Il y aurait cependant un mince espoir. Certains doivent se rendre compte que ce n'est pas pour leurs beaux yeux ni de leur propre chef que les médiateurs dominicains interviennent. Ils doivent réaliser qu'à défaut de pouvoir tirer parti d'un arrangement à l'amiable qui rehausserait le crédit du gouvernement dominicain au propre et au figuré dans ce rôle de tuteur, ils devront céder la place aux extrémistes chez eux aussi.
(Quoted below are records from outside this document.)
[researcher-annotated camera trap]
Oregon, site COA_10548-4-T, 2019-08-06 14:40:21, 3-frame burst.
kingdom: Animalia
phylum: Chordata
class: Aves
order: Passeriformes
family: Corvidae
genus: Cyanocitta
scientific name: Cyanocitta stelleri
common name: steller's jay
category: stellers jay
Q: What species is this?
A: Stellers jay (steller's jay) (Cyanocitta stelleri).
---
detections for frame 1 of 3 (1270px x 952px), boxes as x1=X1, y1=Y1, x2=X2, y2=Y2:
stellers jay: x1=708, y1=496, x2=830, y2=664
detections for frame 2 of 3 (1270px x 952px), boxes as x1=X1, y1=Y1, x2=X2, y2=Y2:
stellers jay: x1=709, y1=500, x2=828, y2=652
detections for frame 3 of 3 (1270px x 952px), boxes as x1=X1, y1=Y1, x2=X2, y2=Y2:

Et là les éléments encore perfectibles de la Convergence savent qu'ils risquent de «perdre et le sac et les crabes»! Ainsi Victor Benoît, dirigeant du Konakom (Congrès national des mouvements démocratiques), semblait le 16 janvier vouloir tenter de faire la part des choses, déjà dans la préparation des états généraux de la Convergence, il n'éructait point pour autant comme Pierre-Étienne dans la perspective du dialogue: ... «Pour l'essentiel il (Aristide) a fait une invitation de reprise du dialogue ... Nous disons oui, nous acceptons le dialogue... Nous n'irons pas chez lui, il ne viendra pas chez nous non plus, nous pensons à un terrain neutre en présence de la communauté internationale et de la société civile. Nous n'imposons pas non plus une date, nous sommes des démocrates, ça reste ouvert...» Certes, mais aura-t-il l'intelligence et le courage de laisser Pierre-Charles consumer tout seul sa hargne, sa haine et son ambition dans l'espoir que l'arrivée au pouvoir de Bush le 20 janvier viendra les assouvir?